**Provided text:**

───

A new mother was laid off three days before she was scheduled to return to work. The head of a VR startup for airplanes was forced to abandon the venture after flights went down.
As the COVID-19 pandemic continues to wreak economic chaos on companies, and businesses layoff their employees, The Mom Project — a Chicago-based career services company for families — has launched the Stronger Together Fund, a $500,000 grant program that aims to help companies affected by the coronavirus.
The fund launched on April 29 and, in the day since, the company has received more than 100 grant applications from small- and medium-sized businesses. The Mom Project has already awarded 16 grants, which the company said resulted in jobs for 16 working moms. The business also launched free resume review and career coaching services, as well as updated its workplace analytics platform to give employers insight on how to support their newly remote workforce.
Founded in 2016, The Mom Project offers career services to approximately 250,000 individuals and helps more than 2,000 companies hire and support working families. Its work is more critical than ever as the coronavirus has disrupted the global economy.
“We very early on had anticipated that there were going to be a lot of layoffs, but I don’t think we anticipated that it would disproportionately impact women and moms,” said Colleen Curtis, head of community at The Mom Project.

───

[Saved data entries]

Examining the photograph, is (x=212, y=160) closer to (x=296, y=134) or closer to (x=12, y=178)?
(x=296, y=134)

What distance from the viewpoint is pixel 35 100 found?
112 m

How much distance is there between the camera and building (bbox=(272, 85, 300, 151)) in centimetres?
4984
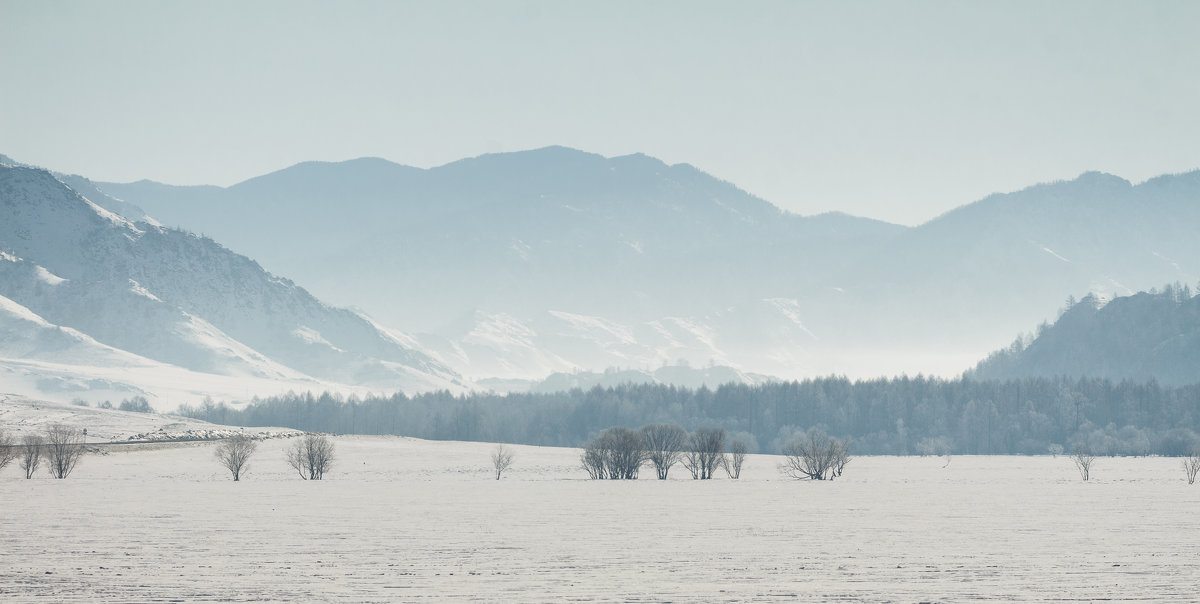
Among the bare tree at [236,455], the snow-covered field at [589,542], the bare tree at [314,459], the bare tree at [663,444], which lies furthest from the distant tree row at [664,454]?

───

**Exercises to complete:**
• 1. Condense the paragraph of the Mom Project article beginning "The fund launched on April 29" into a short bulleted list that keeps its main facts.
• 2. Write out the passage of the Mom Project article from "The fund launched" to "the global economy.", word for word.

**Task responses:**
• 1.
- The fund launched on April 29 and drew more than 100 grant applications from small and medium-sized businesses in the day since.
- The Mom Project has already awarded 16 grants, which it says led to jobs for 16 working moms.
- It also launched free resume review and career coaching.
- It updated its workplace analytics platform to help employers support newly remote workforces.

• 2.
The fund launched on April 29 and, in the day since, the company has received more than 100 grant applications from small- and medium-sized businesses. The Mom Project has already awarded 16 grants, which the company said resulted in jobs for 16 working moms. The business also launched free resume review and career coaching services, as well as updated its workplace analytics platform to give employers insight on how to support their newly remote workforce.
Founded in 2016, The Mom Project offers career services to approximately 250,000 individuals and helps more than 2,000 companies hire and support working families. Its work is more critical than ever as the coronavirus has disrupted the global economy.